Beeinflussen frühkindliche Prägungen später auch die davon Betroffenen bei der Erziehung der eigenen Kinder? Besteht die Gefahr, dass die Muster weitergegeben werden?

Wenn wir die durch frühkindliche Prägungen entstandenen Glaubenssätze nicht erkennen können, dann werden wir sie auch an die nächste Generation weitergeben. Dank der Vielzahl an Erziehungsbüchern, psychologischen Ratgebern und Therapieangeboten, gibt es heute die Möglichkeit, diese Glaubenssätze besser erkennen und somit auch hinterfragen zu können. 

Sind Religionen hilfreich bei der Gestaltung und Gesundung des Ichs? 

Die Religion kann sowohl eine Ressource als auch eine Einschränkung darstellen. Dabei spielt die Haltung, die wir durch die Religion vermittelt bekommen eine bedeutende Rolle. Wenn sie uns vermittelt, dass wir in unserer Essenz liebenswert sind, dann trägt sie zu unserem Wohlergehen und Glück bei. Wenn sie jedoch eine kritische und abwertende Haltung uns selbst oder anderen gegenüber fördert, dann trägt sie zu mehr Leid bei.  

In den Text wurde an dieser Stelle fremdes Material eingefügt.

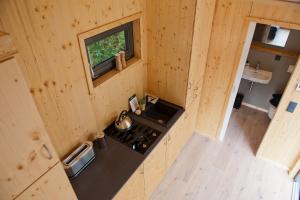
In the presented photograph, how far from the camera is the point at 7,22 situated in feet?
3.83

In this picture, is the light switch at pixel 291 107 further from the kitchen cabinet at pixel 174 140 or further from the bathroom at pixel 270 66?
the kitchen cabinet at pixel 174 140

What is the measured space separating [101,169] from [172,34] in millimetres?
1565

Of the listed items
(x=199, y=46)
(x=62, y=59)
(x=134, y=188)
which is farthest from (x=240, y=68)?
(x=62, y=59)

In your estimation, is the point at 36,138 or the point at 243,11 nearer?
the point at 36,138

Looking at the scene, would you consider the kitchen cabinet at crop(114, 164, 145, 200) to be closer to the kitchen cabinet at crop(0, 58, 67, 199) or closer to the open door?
the kitchen cabinet at crop(0, 58, 67, 199)

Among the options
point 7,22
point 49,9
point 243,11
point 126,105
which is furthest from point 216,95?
point 7,22

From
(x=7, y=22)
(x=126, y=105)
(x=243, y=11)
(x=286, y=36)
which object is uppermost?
(x=7, y=22)

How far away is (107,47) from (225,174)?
7.57ft

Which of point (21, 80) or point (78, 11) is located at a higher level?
point (78, 11)

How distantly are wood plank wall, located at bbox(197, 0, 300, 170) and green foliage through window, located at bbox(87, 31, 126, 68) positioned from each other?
1173 mm

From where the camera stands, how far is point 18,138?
34.8 inches

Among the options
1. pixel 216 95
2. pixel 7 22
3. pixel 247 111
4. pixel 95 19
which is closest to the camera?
pixel 7 22

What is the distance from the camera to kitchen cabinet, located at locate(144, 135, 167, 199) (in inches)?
85.7

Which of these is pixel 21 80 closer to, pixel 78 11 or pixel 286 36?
pixel 78 11
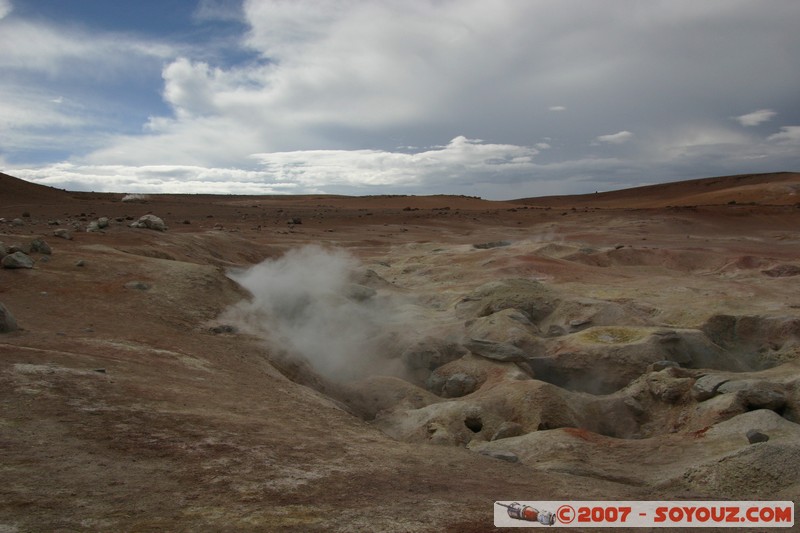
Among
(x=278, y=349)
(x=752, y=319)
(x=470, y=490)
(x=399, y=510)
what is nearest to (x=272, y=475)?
(x=399, y=510)

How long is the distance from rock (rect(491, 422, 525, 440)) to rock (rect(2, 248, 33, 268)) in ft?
29.4

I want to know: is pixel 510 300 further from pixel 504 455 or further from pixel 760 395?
pixel 504 455

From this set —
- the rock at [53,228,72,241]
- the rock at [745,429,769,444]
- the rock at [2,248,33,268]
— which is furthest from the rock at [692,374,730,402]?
the rock at [53,228,72,241]

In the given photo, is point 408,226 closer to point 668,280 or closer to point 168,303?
point 668,280

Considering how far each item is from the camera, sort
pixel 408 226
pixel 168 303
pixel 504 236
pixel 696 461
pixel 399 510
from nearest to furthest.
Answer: pixel 399 510 → pixel 696 461 → pixel 168 303 → pixel 504 236 → pixel 408 226

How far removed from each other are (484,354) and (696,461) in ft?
16.3

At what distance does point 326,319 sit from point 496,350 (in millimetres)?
4251

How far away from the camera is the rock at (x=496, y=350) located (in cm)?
1130

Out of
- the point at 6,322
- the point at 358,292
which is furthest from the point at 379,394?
the point at 358,292

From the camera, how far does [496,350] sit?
37.6ft

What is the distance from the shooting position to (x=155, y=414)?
18.6 ft

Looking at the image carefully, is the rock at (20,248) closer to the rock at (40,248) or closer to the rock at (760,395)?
the rock at (40,248)

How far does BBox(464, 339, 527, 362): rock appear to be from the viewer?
11.3m

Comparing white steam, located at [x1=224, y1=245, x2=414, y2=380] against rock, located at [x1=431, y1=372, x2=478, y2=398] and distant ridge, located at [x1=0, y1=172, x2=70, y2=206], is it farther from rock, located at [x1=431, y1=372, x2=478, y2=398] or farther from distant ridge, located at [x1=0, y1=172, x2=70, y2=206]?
distant ridge, located at [x1=0, y1=172, x2=70, y2=206]
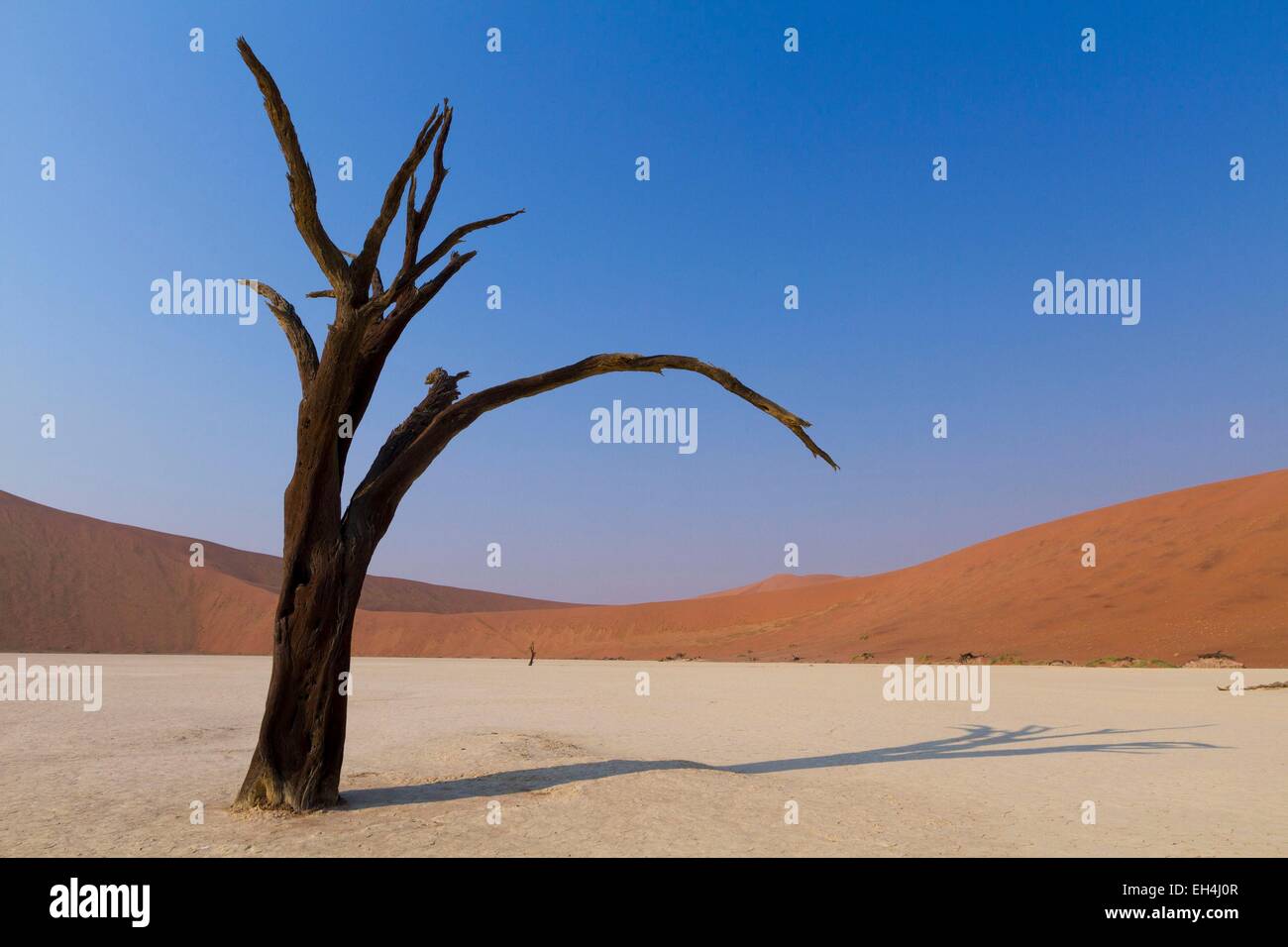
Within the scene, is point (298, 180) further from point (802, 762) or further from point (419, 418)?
point (802, 762)

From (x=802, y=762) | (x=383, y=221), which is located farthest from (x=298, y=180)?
(x=802, y=762)

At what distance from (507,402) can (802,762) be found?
6.58 meters

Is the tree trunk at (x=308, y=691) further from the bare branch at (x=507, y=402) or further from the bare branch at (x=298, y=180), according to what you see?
the bare branch at (x=298, y=180)

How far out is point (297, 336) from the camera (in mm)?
7941

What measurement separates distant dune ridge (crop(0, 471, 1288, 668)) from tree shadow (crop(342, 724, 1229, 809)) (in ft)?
82.7

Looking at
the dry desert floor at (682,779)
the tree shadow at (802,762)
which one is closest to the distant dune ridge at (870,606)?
the dry desert floor at (682,779)

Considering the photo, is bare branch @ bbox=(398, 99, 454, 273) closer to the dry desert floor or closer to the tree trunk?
the tree trunk

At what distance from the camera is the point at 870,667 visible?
3628 centimetres

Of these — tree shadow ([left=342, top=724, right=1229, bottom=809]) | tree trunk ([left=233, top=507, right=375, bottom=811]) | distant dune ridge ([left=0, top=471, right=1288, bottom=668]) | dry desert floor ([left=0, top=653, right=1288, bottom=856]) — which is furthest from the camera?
distant dune ridge ([left=0, top=471, right=1288, bottom=668])

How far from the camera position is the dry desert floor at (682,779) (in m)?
6.35

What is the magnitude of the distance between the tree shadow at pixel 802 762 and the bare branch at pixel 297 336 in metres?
4.18

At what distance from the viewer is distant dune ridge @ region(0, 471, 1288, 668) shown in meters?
39.5

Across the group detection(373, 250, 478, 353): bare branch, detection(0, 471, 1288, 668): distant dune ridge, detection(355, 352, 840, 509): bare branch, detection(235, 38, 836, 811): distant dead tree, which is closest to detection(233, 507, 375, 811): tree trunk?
detection(235, 38, 836, 811): distant dead tree
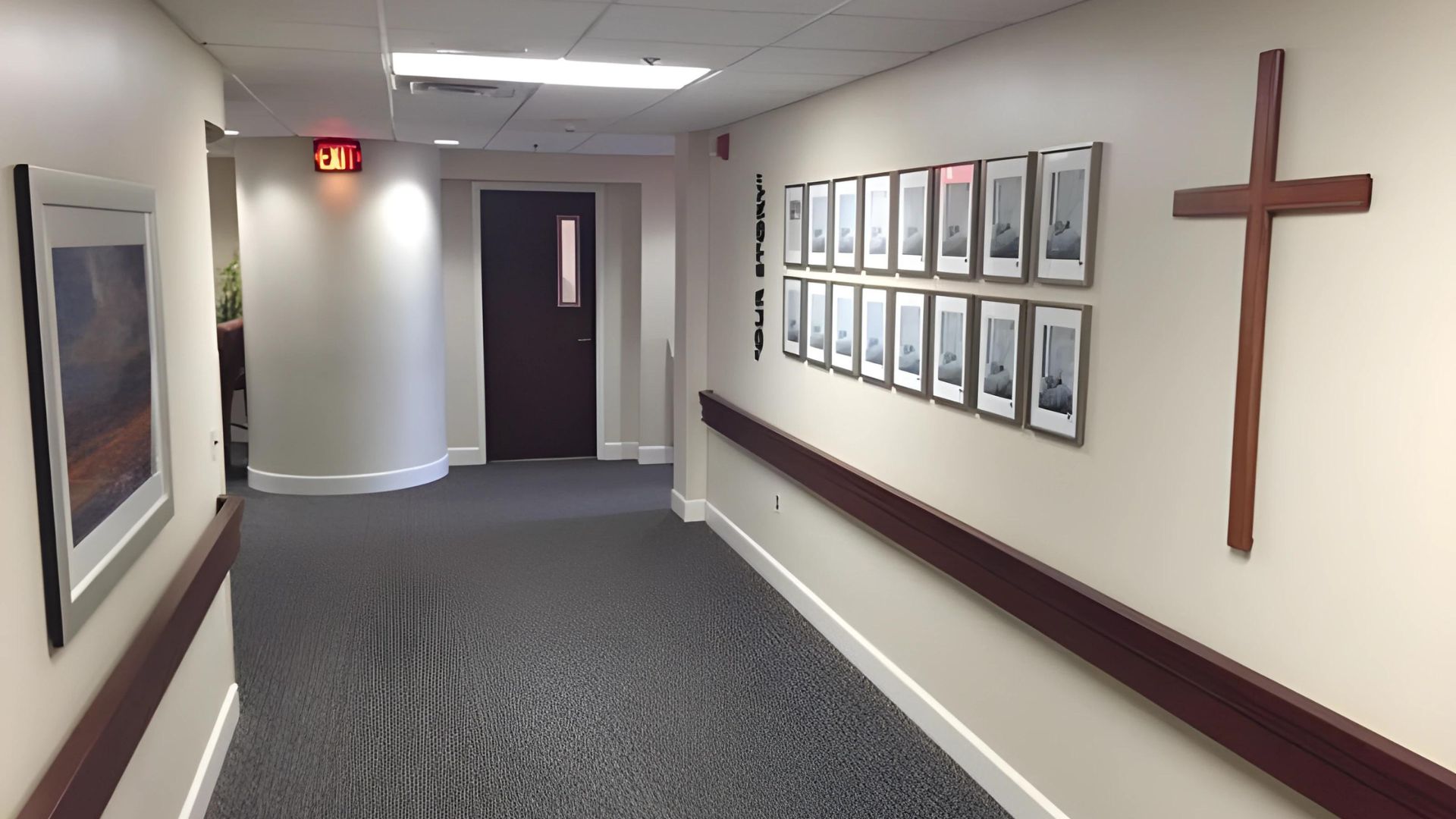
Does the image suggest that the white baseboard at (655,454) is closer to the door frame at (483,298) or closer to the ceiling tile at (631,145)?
the door frame at (483,298)

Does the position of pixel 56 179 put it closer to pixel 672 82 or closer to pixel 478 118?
pixel 672 82

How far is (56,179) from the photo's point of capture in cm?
206

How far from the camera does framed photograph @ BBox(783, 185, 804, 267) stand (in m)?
5.33

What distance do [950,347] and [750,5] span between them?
142 cm

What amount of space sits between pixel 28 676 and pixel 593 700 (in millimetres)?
2691

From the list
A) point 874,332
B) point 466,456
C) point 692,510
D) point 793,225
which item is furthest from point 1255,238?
point 466,456

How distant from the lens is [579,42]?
3.75m

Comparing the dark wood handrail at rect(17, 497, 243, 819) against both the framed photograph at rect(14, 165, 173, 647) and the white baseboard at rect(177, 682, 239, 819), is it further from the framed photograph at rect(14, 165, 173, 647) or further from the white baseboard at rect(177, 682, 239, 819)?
the white baseboard at rect(177, 682, 239, 819)

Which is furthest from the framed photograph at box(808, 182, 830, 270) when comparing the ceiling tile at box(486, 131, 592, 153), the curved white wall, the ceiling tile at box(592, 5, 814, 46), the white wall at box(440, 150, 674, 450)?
the white wall at box(440, 150, 674, 450)

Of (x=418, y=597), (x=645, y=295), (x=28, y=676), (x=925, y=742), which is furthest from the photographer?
(x=645, y=295)

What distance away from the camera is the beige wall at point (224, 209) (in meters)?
9.88

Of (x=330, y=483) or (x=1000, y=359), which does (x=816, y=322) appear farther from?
(x=330, y=483)

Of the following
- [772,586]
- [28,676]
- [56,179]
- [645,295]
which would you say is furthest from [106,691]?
[645,295]

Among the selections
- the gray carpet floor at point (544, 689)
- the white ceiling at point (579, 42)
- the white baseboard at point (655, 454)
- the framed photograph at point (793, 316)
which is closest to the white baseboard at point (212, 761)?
the gray carpet floor at point (544, 689)
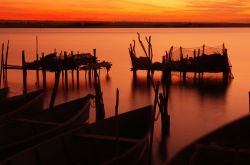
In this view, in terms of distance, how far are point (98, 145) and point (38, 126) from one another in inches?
49.1

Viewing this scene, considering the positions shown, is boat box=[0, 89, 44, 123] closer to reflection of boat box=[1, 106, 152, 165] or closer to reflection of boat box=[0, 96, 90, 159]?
reflection of boat box=[0, 96, 90, 159]

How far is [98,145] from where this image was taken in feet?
18.9

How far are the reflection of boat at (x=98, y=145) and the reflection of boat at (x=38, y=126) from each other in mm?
486

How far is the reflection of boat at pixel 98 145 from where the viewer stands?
4887 millimetres

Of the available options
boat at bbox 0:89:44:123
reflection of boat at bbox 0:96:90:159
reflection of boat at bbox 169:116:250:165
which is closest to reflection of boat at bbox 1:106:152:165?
reflection of boat at bbox 0:96:90:159

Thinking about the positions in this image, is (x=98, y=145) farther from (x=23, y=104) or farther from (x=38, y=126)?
(x=23, y=104)

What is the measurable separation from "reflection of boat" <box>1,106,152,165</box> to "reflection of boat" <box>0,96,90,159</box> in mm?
486

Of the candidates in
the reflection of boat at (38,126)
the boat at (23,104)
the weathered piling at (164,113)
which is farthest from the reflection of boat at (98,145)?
the boat at (23,104)

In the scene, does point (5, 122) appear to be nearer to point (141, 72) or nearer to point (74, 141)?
point (74, 141)

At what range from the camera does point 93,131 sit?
5.99 m

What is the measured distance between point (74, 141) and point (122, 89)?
8.93m

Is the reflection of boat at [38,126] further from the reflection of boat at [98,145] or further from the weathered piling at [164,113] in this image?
the weathered piling at [164,113]

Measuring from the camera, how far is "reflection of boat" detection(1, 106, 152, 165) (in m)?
4.89

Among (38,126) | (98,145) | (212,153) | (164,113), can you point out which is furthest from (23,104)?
(212,153)
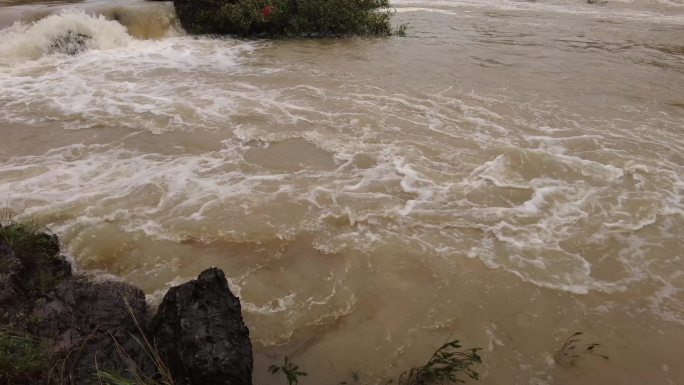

Wie definieren Sie „Glücklichsein“?

Wir sind glücklich, wenn wir uns in eine Richtung bewegen können, die uns der Erfüllung unserer Grundbedürfnisse näher bringt. Wenn wir hingegen den Eindruck haben, dass wir uns gegenwärtig von der Erfüllung unserer Grundbedürfnisse entfernen, erleben wir das Gegenteil von Glück: wir leiden.